Add STOP_ON_FAIL option for wf jobs #6101

yngve-sk · 2023-09-18T12:00:48Z

Issue
Resolves #2386

Approach
Add kw to workflow job parser and halt execution if the stop_on_fail (defaults to False) attribute of a workflow job is True.

STOP_ON_FAIL=True can be added to ert scripts like this:

from ert import ErtScript
class AScript(ErtScript):
    stop_on_fail = True
    ...

Or to .sh scripts like this:

#!/bin/bash
ekho helo wordl
STOP_ON_FAIL=TRUE

Or the workflow job declaration file:

STOP_ON_FAIL True
INTERNAL False
EXECUTABLE failing_script.sh

In all cases, this defaults to False. The declaration in the workflow job will have the highest priority, if it is declared in multiple places.

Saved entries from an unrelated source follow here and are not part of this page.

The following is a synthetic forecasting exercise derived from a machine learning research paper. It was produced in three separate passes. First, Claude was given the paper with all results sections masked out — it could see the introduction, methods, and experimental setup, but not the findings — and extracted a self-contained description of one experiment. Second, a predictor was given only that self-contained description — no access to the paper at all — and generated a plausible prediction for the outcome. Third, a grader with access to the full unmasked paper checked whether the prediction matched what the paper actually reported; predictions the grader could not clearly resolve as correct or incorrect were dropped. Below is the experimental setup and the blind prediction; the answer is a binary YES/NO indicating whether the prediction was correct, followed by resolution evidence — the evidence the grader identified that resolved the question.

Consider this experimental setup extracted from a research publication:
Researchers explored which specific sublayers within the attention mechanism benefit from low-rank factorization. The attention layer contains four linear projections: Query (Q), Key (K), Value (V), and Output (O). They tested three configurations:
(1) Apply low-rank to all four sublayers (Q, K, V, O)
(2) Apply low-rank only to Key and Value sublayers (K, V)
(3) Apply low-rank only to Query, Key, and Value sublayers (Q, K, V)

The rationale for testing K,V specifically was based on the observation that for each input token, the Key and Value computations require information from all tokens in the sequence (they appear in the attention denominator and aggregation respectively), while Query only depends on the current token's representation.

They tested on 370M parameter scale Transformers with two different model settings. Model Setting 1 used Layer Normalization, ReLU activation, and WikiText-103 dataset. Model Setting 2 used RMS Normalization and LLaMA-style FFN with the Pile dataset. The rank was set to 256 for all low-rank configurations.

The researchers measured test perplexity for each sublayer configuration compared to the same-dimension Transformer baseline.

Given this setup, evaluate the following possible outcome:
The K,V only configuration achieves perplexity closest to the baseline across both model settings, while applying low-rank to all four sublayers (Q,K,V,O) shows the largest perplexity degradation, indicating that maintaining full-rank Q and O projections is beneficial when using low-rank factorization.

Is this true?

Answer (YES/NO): NO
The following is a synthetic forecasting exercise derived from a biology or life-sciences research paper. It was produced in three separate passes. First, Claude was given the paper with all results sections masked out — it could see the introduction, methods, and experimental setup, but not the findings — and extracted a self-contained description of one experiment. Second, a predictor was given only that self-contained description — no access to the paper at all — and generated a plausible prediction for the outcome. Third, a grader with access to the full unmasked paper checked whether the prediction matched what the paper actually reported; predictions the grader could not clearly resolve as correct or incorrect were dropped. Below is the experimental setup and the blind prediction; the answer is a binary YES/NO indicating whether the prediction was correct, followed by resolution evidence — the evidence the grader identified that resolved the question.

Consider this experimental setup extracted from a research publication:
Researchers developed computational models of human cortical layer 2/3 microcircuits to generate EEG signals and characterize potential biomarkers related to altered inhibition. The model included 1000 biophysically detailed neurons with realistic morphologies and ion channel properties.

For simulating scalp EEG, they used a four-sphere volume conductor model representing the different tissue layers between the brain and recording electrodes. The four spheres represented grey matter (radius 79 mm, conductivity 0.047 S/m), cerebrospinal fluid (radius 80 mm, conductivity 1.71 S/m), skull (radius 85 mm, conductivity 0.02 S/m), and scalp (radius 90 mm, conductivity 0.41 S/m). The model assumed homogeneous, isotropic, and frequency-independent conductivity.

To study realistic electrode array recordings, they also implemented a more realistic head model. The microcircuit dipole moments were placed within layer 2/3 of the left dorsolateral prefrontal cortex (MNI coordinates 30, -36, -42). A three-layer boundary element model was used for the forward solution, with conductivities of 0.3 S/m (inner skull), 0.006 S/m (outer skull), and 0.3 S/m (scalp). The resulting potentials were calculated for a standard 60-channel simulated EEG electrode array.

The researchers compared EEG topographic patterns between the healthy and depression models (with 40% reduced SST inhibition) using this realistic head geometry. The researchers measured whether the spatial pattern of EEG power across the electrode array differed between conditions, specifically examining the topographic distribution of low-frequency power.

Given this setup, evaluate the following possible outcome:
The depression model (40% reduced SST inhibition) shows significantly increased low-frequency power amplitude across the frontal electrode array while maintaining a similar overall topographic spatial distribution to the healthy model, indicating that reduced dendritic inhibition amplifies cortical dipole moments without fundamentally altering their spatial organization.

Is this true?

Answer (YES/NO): NO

(Screenshot of new behavior in GUI if applicable)

Pre review checklist

Read through the code changes carefully after finishing work
Make sure tests pass locally (after every commit!)
Prepare changes in small commits for more convenient review (optional)
PR title captures the intent of the changes, and is fitting for release notes.
Updated documentation
Ensured that unit tests are added for all new behavior (See
Ground Rules),
and changes to existing code have good test coverage.

Pre merge checklist

Added appropriate release note label
Commit history is consistent and clean, in line with the contribution guidelines.

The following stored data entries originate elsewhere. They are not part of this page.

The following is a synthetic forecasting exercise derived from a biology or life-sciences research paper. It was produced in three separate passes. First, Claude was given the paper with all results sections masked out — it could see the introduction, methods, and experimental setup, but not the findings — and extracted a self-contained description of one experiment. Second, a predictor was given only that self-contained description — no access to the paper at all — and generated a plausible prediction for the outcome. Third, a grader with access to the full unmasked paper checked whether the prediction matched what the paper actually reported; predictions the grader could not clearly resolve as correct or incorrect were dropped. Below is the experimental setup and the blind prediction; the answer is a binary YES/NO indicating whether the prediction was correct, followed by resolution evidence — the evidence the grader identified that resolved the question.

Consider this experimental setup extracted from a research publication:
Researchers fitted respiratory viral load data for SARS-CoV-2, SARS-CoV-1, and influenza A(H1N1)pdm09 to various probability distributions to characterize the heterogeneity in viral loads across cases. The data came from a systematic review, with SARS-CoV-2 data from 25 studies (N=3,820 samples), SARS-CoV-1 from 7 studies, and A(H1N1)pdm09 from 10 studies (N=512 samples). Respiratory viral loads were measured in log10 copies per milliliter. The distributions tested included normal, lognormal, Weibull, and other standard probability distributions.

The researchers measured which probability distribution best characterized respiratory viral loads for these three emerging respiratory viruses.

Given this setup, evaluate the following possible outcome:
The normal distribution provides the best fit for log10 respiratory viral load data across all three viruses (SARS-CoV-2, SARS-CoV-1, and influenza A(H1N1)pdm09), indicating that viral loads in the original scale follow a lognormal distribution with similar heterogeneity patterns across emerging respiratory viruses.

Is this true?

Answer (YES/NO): NO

eivindjahren · 2023-09-19T06:44:11Z

I think we should flip the boolean value and call it CONTINUE_ON_ERROR. That is what github actions uses.

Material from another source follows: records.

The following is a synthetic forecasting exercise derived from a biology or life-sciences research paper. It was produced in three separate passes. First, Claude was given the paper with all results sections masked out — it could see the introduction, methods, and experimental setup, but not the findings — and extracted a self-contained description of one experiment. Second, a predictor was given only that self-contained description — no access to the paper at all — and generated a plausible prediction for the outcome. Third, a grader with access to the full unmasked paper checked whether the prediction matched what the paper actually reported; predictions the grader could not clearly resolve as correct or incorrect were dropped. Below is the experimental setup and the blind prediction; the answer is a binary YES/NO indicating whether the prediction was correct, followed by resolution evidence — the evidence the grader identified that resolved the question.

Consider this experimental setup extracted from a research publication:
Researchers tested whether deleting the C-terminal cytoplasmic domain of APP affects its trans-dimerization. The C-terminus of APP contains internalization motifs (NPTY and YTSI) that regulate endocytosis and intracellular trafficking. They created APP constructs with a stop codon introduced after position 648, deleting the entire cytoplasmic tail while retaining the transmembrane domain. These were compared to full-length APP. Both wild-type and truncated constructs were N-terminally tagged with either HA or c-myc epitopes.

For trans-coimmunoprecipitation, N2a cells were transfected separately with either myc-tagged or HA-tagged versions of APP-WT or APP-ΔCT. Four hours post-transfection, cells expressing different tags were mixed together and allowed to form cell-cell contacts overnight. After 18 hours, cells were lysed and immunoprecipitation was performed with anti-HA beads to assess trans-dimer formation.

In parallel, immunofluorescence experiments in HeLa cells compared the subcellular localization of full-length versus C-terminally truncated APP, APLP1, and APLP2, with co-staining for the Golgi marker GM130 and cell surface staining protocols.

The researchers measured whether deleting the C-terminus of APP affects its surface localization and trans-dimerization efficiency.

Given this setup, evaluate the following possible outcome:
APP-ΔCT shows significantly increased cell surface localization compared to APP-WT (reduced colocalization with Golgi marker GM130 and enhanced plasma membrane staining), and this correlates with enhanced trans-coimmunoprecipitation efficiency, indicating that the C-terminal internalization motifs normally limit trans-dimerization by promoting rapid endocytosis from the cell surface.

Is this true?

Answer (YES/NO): YES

yngve-sk · 2023-09-19T07:26:24Z

I think we should flip the boolean value and call it CONTINUE_ON_ERROR. That is what github actions uses.

Not sure about this flip, from discussions we agreed that the default would be to continue on error, so imo making it explicit when to stop makes more sense than making it explicit when to continue

codecov-commenter · 2023-09-19T07:40:26Z

Codecov Report

Merging #6101 (047d0c3) into main (f338c70) will increase coverage by 0.14%.
Report is 24 commits behind head on main.
The diff coverage is 92.30%.

@@            Coverage Diff             @@
##             main    #6101      +/-   ##
==========================================
+ Coverage   83.39%   83.53%   +0.14%     
==========================================
  Files         343      343              
  Lines       20827    20777      -50     
  Branches      944      938       -6     
==========================================
- Hits        17368    17357      -11     
+ Misses       3170     3129      -41     
- Partials      289      291       +2

Files	Coverage Δ
src/ert/config/ert_script.py	`85.58% <100.00%> (+0.40%)`	⬆️
src/ert/config/parsing/workflow_job_keywords.py	`89.28% <100.00%> (+0.39%)`	⬆️
src/ert/config/parsing/workflow_job_schema.py	`95.12% <100.00%> (+0.25%)`	⬆️
src/ert/config/workflow_job.py	`98.43% <100.00%> (+0.02%)`	⬆️
src/ert/job_queue/workflow_runner.py	`92.19% <88.88%> (+0.32%)`	⬆️

... and 39 files with indirect coverage changes

📣 We’re building smart automated test selection to slash your CI/CD build times. Learn more

oyvindeide

Looks like a good change! Tried running it in the gui though, and it just hangs for about a minute before I get a popup saying that the workflow failed (I changed to PRE_SIMULATION). The simulation window then changes to Done, but still appears to waiting.

The running time stopped counting after 2 seconds, but did not get the popup for about a minute.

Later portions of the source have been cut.